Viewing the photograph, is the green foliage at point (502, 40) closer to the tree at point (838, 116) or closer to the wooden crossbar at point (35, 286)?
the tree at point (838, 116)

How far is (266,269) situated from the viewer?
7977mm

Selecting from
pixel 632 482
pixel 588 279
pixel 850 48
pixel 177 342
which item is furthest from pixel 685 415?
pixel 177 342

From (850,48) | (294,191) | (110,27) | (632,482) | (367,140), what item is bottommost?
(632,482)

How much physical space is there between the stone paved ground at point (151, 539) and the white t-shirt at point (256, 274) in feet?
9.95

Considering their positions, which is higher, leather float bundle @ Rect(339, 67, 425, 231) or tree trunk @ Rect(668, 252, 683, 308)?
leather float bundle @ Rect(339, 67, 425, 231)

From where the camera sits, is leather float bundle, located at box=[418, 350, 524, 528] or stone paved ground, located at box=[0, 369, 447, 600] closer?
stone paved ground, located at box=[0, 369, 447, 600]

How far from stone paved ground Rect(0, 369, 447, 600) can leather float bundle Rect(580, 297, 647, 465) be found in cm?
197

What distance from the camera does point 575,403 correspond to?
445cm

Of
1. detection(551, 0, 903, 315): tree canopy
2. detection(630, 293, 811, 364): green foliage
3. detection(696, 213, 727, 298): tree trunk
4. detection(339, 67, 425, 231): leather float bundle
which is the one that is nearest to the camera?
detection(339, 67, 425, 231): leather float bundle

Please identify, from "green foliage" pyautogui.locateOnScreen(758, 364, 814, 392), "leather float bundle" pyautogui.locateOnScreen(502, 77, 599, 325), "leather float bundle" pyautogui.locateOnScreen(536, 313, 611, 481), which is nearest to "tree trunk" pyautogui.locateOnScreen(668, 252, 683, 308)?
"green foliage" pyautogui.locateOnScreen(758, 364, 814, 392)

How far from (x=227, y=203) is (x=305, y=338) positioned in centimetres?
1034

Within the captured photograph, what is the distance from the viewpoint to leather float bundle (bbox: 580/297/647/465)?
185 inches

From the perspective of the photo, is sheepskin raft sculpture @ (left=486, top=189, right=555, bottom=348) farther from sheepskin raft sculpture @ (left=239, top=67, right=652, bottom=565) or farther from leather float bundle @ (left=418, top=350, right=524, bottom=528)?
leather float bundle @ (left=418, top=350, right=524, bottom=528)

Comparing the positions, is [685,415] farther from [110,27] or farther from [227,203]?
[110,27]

...

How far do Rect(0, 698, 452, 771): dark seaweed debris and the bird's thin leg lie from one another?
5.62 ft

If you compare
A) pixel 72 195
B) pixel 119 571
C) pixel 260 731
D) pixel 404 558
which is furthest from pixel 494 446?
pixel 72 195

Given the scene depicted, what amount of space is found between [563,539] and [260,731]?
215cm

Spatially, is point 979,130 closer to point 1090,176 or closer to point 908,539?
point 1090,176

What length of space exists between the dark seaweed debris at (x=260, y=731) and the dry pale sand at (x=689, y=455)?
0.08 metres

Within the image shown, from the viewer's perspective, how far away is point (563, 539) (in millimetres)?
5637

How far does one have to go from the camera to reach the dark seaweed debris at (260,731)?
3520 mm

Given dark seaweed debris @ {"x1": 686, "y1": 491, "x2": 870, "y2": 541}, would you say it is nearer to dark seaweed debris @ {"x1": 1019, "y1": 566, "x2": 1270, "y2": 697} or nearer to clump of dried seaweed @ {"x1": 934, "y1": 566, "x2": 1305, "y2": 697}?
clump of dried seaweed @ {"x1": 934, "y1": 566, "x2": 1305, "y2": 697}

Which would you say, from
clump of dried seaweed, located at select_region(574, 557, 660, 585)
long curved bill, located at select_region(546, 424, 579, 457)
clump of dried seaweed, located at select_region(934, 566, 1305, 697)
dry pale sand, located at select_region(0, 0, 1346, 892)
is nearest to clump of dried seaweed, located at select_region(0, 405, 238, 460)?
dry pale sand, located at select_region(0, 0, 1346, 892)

Exercise details
Update the part of the records that opens with the line containing "If you compare" and closes with the line containing "0.08 metres" by changing "dry pale sand" to "damp pale sand", with everything else left unchanged. Return only those lines.

Result
If you compare
A) pixel 72 195
B) pixel 119 571
C) pixel 260 731
D) pixel 404 558
which is furthest from pixel 494 446?
pixel 72 195

Given the scene depicted, what amount of space is found between [563,539] and [260,731]?
215cm

Spatially, is point 979,130 closer to point 1090,176 or closer to point 908,539?
point 1090,176

What length of space exists between the dark seaweed debris at (x=260, y=731) and the damp pale sand at (x=689, y=455)?
0.08 metres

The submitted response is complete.